Neste 13 de marco de 2021, além de habitualmente se falar uma vez mais sobre o combate no Jenipapo – há 198 anos –, há sinais de antecipação do que seriam as comemorações do bicentenário desse evento, no vindouro 1823.
O governador anuncia em TV local um “Conselho do Bicentenário”, fala-se também na edição de documentário filmado e outras iniciativas se ensaiam sobre o assunto.
Comemorações do tipo – em torno das chamadas “datas redondas” tidas por “históricas”– servem muito ao aguçamento de certas lembranças e agitam o palco das memórias e da historiografia.
No caso do episódio do Jenipapo, e do tema da propalada independência do Brasil, não é diferente: já se configuram, inclusive desde Brasília, cenários de disputa de narrativas e simbolismos, disputa de ”verdades”.
No Piauí, o entendimento que mais prospera sobre o combate no Jenipapo é que ali acontecera um lance carregado de “patriotismo” em aderência ao príncipe Pedro de Bragança, que então organizava um Império, continuando a monarquia portuguesa reinante.
Essa interpretação, porém, quando acentua a dimensão adesista do combate, incorre na sua insignificação enquanto potência de um movimento capaz de encaminhar a construção de uma efetiva independência do Brasil.
Entre outros episódios que compõem a mobilização independentista no Piauí, o enfrentamento do Jenipapo, pelo adensamento popular da ação combatente, é o mais revelador de uma vontade de liberdade como corolário da Independência.
O caráter popular demonstrado no movimento e os timbres de libertarismo do lance ora focado são os elementos mais carregados de sentido transformador nas lutas de décadas pela emancipação da América portuguesa em relação à Metrópole.
Uma questão que muito importa: aderir ao Príncipe Regente Pedro ou construir, com a força de milhões de nascidos no Brasil, uma comunidade nacional independente neste trópico, a exemplo do que já acontecera então na parte norte do continente e ao redor do próprio Brasil?
Por que se realça esse sentido de adesismo na ação dos piauienses?
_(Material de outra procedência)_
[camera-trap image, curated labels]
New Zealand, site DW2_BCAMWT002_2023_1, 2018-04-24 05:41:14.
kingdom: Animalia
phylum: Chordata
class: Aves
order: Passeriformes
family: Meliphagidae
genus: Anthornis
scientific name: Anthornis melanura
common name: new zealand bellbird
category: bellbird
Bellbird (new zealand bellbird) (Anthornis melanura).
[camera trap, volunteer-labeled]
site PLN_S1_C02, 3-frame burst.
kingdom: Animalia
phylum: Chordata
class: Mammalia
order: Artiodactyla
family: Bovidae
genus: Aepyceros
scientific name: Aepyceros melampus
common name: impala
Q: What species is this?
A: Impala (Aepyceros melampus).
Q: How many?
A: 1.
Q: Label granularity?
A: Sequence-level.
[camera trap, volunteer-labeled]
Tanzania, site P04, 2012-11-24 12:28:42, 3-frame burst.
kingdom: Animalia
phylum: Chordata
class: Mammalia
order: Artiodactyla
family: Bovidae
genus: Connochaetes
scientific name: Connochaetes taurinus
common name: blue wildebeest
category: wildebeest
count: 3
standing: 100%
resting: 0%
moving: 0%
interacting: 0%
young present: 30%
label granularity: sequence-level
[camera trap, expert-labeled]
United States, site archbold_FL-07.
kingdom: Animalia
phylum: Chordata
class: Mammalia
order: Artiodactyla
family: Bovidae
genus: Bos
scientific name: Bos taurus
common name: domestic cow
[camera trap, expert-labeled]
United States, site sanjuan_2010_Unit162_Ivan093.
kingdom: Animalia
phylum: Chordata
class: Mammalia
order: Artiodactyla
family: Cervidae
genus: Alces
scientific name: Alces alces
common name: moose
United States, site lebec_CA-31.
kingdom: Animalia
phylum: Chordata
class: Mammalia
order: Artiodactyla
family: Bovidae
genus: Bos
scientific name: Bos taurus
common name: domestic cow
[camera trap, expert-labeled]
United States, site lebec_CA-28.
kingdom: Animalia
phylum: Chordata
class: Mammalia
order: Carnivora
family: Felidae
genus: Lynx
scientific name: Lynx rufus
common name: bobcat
Trata-se de um modo calculado de afastar a compreensão do processo enquanto aspiração de liberdade real da maioria do povo. Os meros adesistas queriam, no máximo, uma separação do Brasil em relação a Portugal sem nenhum impacto na vida social comum, isto é, da maioria da população.
Há registros de que o Piauí de 1823 tinha em torno de 90 mil habitantes e menos de um quarto deles se poderia classificar na categoria étnica de branco. A maioria expressiva feita de africanos e índios, e sua descendência, população, enfim, de trabalhadores sem-terra e despojados socialmente de quase tudo mais.
A caracterização da luta no Jenipapo e no Piauí todo como mobilização meramente adesista, repita-se, é o enredo dos fatos que se dá no âmbito da preservação da “ordem” social então vigente. No essencial, ela nega a construção de um ente nacional realmente soberano no chamado concerto das nações.
Também se vê estudiosos ressaltando o que seria o caráter restrito à localidade desse combate isso justificando as evidentes omissões historiográficas sobre o Jenipapo quando se trata do exame contextual independentista.
Não, não tem restrito caráter local o acontecimento do Jenipapo. É fácil ver isso, quando se espana o silenciamento seletivo que a historiografia faz sobre ele. A mortandade não contestada de anônimas pessoas é reveladora. “Patriotas”? Creio dizer mais adequadamente que radicais sonhadores da Liberdade, que significa, até hoje, recusa à escravização e direito de ter um pedaço de chão para cultivar a sobrevivência.
A liberdade mencionada por fazendeiros, chefes militares de todos os graus e extrações, burocratas em geral, não é a Liberdade que move o coração e a alma dos socialmente despojados.
A Liberdade dos que não tinham Liberdade – ao contrário da “liberdade” dos donos de escravo e das terras – é que confere ao processo havido no Jenipapo seu maior relevo e interesse. Por que é necessário lembrar o combate no Jenipapo? Para advertir que essa luta é universal, emancipatória e precisa continuar.